■ WHAT YOU ARE ASKED TO DO: Copy every one of the records below word for word.

(Entries on spatial positioning)
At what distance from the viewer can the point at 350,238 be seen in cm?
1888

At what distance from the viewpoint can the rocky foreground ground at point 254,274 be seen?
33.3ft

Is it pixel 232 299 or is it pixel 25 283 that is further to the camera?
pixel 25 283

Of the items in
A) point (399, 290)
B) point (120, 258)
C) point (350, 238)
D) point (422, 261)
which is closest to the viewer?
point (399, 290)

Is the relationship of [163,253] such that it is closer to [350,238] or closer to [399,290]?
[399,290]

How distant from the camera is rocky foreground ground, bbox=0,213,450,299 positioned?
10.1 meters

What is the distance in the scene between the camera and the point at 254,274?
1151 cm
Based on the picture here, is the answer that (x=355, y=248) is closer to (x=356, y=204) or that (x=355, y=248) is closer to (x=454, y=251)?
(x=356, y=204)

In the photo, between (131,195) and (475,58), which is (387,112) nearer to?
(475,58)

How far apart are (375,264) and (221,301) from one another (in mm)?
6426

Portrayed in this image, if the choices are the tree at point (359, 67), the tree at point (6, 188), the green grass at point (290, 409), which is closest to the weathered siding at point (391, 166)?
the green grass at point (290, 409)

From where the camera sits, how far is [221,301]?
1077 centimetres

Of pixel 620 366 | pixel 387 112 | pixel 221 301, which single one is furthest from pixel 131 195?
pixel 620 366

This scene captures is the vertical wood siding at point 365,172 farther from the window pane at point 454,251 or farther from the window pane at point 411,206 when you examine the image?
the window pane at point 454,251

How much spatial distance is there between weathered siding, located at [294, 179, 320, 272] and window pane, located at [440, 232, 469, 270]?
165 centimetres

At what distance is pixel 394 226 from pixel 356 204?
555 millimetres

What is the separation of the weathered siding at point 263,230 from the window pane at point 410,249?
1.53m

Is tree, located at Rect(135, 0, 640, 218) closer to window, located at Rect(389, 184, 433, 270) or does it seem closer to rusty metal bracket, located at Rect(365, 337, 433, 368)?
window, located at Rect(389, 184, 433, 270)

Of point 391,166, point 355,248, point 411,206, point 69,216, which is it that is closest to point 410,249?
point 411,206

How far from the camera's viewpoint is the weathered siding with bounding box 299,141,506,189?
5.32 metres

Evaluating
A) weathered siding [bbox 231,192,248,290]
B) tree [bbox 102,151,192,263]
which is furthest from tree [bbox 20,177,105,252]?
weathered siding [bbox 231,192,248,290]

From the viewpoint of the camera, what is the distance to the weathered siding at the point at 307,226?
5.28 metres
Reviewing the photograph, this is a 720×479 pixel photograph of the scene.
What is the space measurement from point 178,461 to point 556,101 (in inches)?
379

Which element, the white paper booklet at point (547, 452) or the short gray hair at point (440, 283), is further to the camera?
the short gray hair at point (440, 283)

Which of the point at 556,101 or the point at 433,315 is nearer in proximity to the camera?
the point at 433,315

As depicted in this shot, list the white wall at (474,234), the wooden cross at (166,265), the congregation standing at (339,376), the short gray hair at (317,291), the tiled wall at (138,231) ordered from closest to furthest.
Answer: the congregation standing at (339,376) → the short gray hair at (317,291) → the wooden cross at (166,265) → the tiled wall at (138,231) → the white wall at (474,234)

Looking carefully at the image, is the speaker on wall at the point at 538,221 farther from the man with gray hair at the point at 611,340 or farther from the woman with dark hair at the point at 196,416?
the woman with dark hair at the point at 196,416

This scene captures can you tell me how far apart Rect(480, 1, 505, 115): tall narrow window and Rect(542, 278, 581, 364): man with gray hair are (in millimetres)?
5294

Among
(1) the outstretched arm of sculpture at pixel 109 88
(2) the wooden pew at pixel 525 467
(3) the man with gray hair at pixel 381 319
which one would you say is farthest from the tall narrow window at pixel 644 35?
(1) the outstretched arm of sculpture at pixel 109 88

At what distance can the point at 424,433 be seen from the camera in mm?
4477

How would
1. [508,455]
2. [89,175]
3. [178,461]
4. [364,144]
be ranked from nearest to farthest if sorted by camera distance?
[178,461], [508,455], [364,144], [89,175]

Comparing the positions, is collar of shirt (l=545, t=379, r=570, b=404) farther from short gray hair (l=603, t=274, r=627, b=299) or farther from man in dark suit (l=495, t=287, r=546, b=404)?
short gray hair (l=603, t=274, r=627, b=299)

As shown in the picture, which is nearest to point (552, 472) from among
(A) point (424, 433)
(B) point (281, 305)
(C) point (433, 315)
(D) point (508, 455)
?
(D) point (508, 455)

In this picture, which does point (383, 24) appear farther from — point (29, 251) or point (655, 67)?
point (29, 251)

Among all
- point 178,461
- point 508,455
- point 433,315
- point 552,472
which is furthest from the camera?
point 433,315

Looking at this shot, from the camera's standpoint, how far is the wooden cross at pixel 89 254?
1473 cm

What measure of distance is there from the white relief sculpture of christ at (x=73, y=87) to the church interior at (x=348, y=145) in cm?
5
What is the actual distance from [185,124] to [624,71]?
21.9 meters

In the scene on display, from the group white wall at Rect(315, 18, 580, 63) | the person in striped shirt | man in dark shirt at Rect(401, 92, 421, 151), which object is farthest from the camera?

■ OUTPUT FOR THIS EXERCISE:
At what distance from the viewer can the point at 350,238 be seen in cm?
1888

At what distance from the viewpoint can the rocky foreground ground at point 254,274 be seen?
33.3ft

Is it pixel 232 299 or is it pixel 25 283 that is further to the camera?
pixel 25 283

Of the items in
A) point (399, 290)
B) point (120, 258)
C) point (350, 238)
D) point (422, 261)
which is closest to the viewer?
point (399, 290)

Is the relationship of [163,253] such that it is closer to [350,238] or closer to [399,290]?
[399,290]

How distant from the camera is rocky foreground ground, bbox=0,213,450,299 positioned?
10.1 meters

What is the distance in the scene between the camera and the point at 254,274?
1151 cm
Based on the picture here, is the answer that (x=355, y=248) is closer to (x=356, y=204) or that (x=355, y=248) is closer to (x=454, y=251)?
(x=356, y=204)

In the photo, between (131,195) and (475,58), which is (387,112) nearer to?
(475,58)

How far apart are (375,264) and (221,301) from one another (in mm)?
6426

Portrayed in this image, if the choices are the tree at point (359, 67), the tree at point (6, 188), the green grass at point (290, 409), which is closest to the weathered siding at point (391, 166)?
the green grass at point (290, 409)

From where the camera sits, how far is [221,301]?
1077 centimetres

Of pixel 620 366 | pixel 387 112 | pixel 221 301, which single one is furthest from pixel 131 195?
pixel 620 366

This scene captures is the vertical wood siding at point 365,172 farther from the window pane at point 454,251 or farther from the window pane at point 411,206 when you examine the image?
the window pane at point 454,251

How much spatial distance is there between weathered siding, located at [294, 179, 320, 272] and window pane, located at [440, 232, 469, 270]?
165 centimetres

At what distance is pixel 394 226 from pixel 356 204?
555 millimetres

What is the separation of the weathered siding at point 263,230 from the window pane at point 410,249?
1.53m

Is tree, located at Rect(135, 0, 640, 218) closer to window, located at Rect(389, 184, 433, 270) or does it seem closer to rusty metal bracket, located at Rect(365, 337, 433, 368)?
window, located at Rect(389, 184, 433, 270)

Of point 391,166, point 355,248, point 411,206, point 69,216, which is it that is closest to point 410,249?
point 411,206

How far from the camera's viewpoint is the weathered siding with bounding box 299,141,506,189?
5.32 metres

Evaluating
A) weathered siding [bbox 231,192,248,290]
B) tree [bbox 102,151,192,263]
which is furthest from tree [bbox 20,177,105,252]?
weathered siding [bbox 231,192,248,290]

From the viewpoint of the camera, what is the distance to the weathered siding at the point at 307,226?
5.28 metres
Reviewing the photograph, this is a 720×479 pixel photograph of the scene.
What is the space measurement from point 178,461 to point 556,101 (in inches)?
379

Which element, the white paper booklet at point (547, 452) or the short gray hair at point (440, 283), is further to the camera?
the short gray hair at point (440, 283)

Which of the point at 556,101 or the point at 433,315 is nearer in proximity to the camera?
the point at 433,315

As depicted in this shot, list the white wall at (474,234), the wooden cross at (166,265), the congregation standing at (339,376), the short gray hair at (317,291), the tiled wall at (138,231) ordered from closest to furthest.
Answer: the congregation standing at (339,376) → the short gray hair at (317,291) → the wooden cross at (166,265) → the tiled wall at (138,231) → the white wall at (474,234)

Looking carefully at the image, is the speaker on wall at the point at 538,221 farther from the man with gray hair at the point at 611,340 or farther from the woman with dark hair at the point at 196,416?
the woman with dark hair at the point at 196,416

This scene captures can you tell me how far apart Rect(480, 1, 505, 115): tall narrow window and Rect(542, 278, 581, 364): man with gray hair are (in millimetres)?
5294

Among
(1) the outstretched arm of sculpture at pixel 109 88
(2) the wooden pew at pixel 525 467
(3) the man with gray hair at pixel 381 319
which one would you say is farthest from the tall narrow window at pixel 644 35?
(1) the outstretched arm of sculpture at pixel 109 88

At what distance can the point at 424,433 be seen from the camera in mm?
4477

How would
1. [508,455]
2. [89,175]
3. [178,461]
4. [364,144]
be ranked from nearest to farthest if sorted by camera distance?
[178,461], [508,455], [364,144], [89,175]

Comparing the positions, is collar of shirt (l=545, t=379, r=570, b=404) farther from short gray hair (l=603, t=274, r=627, b=299) or farther from man in dark suit (l=495, t=287, r=546, b=404)?
short gray hair (l=603, t=274, r=627, b=299)

As shown in the picture, which is nearest to point (552, 472) from among
(A) point (424, 433)
(B) point (281, 305)
(C) point (433, 315)
(D) point (508, 455)
?
(D) point (508, 455)

In this picture, which does point (383, 24) appear farther from — point (29, 251) or point (655, 67)?
point (29, 251)

Among all
- point 178,461
- point 508,455
- point 433,315
- point 552,472
which is furthest from the camera?
point 433,315

Looking at this shot, from the camera's standpoint, how far is the wooden cross at pixel 89 254?
1473 cm

What measure of distance is there from the white relief sculpture of christ at (x=73, y=87) to the church interior at (x=348, y=145) in cm?
5
What is the actual distance from [185,124] to [624,71]?
21.9 meters

In the scene on display, from the group white wall at Rect(315, 18, 580, 63) | the person in striped shirt | man in dark shirt at Rect(401, 92, 421, 151), which object is farthest from the camera?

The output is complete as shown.